■ **DATA IN THIS EXERCISE**
★ ★ ★

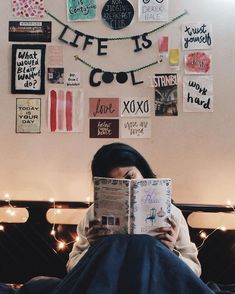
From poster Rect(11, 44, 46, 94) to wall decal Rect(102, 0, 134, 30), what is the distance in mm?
316

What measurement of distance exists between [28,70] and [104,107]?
383mm

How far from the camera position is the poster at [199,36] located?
176 centimetres

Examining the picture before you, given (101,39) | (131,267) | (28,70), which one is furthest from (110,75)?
(131,267)

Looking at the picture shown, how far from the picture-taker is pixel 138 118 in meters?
1.79

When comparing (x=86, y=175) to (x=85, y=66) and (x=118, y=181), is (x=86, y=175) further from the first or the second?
(x=118, y=181)

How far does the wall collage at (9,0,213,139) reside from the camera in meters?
1.77

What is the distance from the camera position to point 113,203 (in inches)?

★ ★ ★

■ **OBJECTIVE**
Reproduce the records above with every occurrence of "camera" changed to "viewer" and all other text left unchanged. Omit the pictures from your answer.

■ **WRITTEN ANSWER**
From poster Rect(11, 44, 46, 94) to wall decal Rect(102, 0, 134, 30), what is the distance in mm?
316

What measurement of distance exists between [28,70] and [104,107]?
383mm

How far from the viewer position is the poster at [199,36] located?
176 centimetres

Examining the picture before you, given (101,39) | (131,267) | (28,70), which one is furthest from (110,75)?
(131,267)

Looking at the picture shown, how far from the picture-taker is pixel 138 118 in meters?
1.79

When comparing (x=86, y=175) to (x=85, y=66) and (x=118, y=181), is (x=86, y=175) further from the first or the second?
(x=118, y=181)

How far does the wall collage at (9,0,213,139) reside from the viewer in meters?
1.77

What is the distance from the viewer position to point 113,203 (in inches)?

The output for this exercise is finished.